TASK GOAL
Once the line with "Avations / A Letter Logo" is found in the entries below, print it and each following line exactly, stopping after the line with "Свадебный фотограф Александр"; print nothing else.

EXERCISE DATA
◆ ◆ ◆ ◆ ◆

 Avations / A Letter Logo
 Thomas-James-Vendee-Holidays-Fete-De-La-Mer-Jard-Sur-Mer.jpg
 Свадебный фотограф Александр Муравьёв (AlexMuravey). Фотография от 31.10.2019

◆ ◆ ◆ ◆ ◆

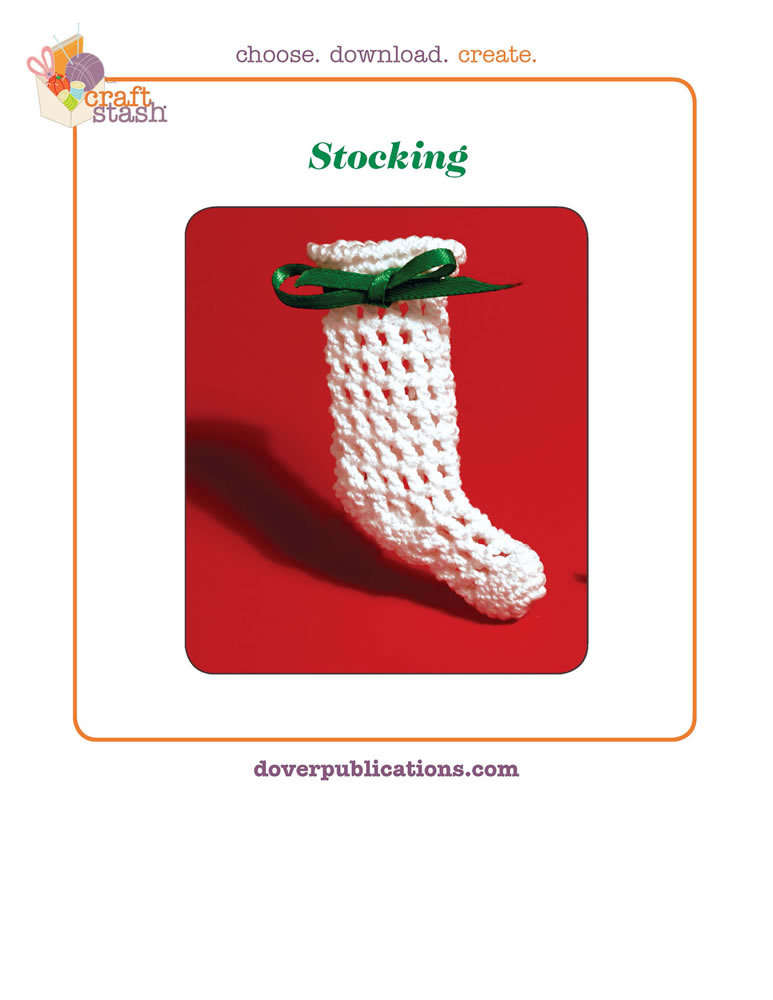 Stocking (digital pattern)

◆ ◆ ◆ ◆ ◆

REPLY TO THE EXERCISE
 Avations / A Letter Logo
 Thomas-James-Vendee-Holidays-Fete-De-La-Mer-Jard-Sur-Mer.jpg
 Свадебный фотограф Александр Муравьёв (AlexMuravey). Фотография от 31.10.2019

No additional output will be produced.